От ответа Настю избавил отец, дверь в её комнату открыл, видимо, привлечённый шумом, Сашку увидел, вначале слегка нахмурился, соображая, как тот в комнату его дочери попал, а когда догадался, хмыкнул. Взглядом их посверлил, и дверь закрыл.

— Зачем ты в окно полез? — спросила Настя.

Саша плечами пожал.

— Не знаю, подумал, что это… романтично.

Романтично? Запомнить день, когда Аверин произнёс это слово вслух, обязательно.

— Насть, я соскучился. — Он подошёл к ней сзади и обнял, уткнулся носом в её шею. Он так привычно навалился на неё, задышал горячо, руками обхватил, а Насте неожиданно стало не по себе. Она этого не ждала. Почему-то. Почему не ждала? Раз они две недели говорили по телефону, а это ведь что-то да значит. Позволила себя поцеловать в щёку, потом осторожно вывернулась из его рук. Взяла с полки вазу.

— Пойду воды налью. Тебя покормить?

— Нет, меня мать накормила.

— Значит, не бегом ко мне кинулся, в окно карабкаться. Это хорошо, голова ещё на месте.

Он усмехнулся.

— Ну… да, для начала основательно подкрепился.

Когда Настя в комнату вернулась, Сашка уже сидел на диване, на подлокотник навалился и оглядывался с видимым удовольствием. А Солнцева совершенно некстати вспомнила, что они с Маркеловым… на этом самом диване… С Сашкой ни разу у неё дома любовью не занимались, Насте всегда неловко было, а вот Маркелова пустила в святая святых.

Зачем она об этом думает?

— Говорят, вы с Ольгой снова разругались.

Настя посмотрела на него.

— Да? И кто говорит? Хотя… о чём я спрашиваю?

Аверин усмехнулся.

— Значит, она тогда на самом деле наболтала?

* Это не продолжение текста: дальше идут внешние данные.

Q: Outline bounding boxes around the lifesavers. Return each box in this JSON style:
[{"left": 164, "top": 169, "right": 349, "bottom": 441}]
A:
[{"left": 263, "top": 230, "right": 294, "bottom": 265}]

У Насти вырвался усталый вздох.

— Ты только сейчас об этом задумался? А две недели назад тогда зачем ко мне пришёл?

Он глаза опустил.

— Во-первых, я тогда уже знал. Догадывался. А во-вторых, я же сказал… Я тебя люблю. Не могу я без тебя. И когда ты на меня обижаешься, мне спокойно не живется. Поцелуй меня, а?

Настя глянула на него через плечо, улыбнулась, но целовать не стала. Сашка голову на спинку дивана откинул, выглядел страдающим.

— Всё ещё злишься на меня?

— А сам как думаешь?

— Думаю, что нужно было Маркелова в бараний рог скрутить, причём сразу, как только он ту песню допел. Чтоб неповадно было.

— Какую песню, Саш?

— А ты не помнишь? Как он для тебя пел, а все остальные смотрели и посмеивались.

— Не выдумывай, никто не понял.

— Ой, Насть, ты иногда такой наивной бываешь, просто что-то. Да мне в тот же вечер парни сказали, что этот москвич на тебя глаз положил.

Настя изо всех сил сжала края вазы руками. Только этого не хватало. Нужно срочно менять тему.

— Дело совсем не в Маркелове, и ты это прекрасно понимаешь. Дело в том, что ты слухам поверил, а не мне.

Саша руку в кулак сжал и по подлокотнику им постучал.

— Насть, ты же знаешь мой характер. Иногда я… Ревную я тебя! Ревную.

— А разве я давала тебе повод? Когда-нибудь?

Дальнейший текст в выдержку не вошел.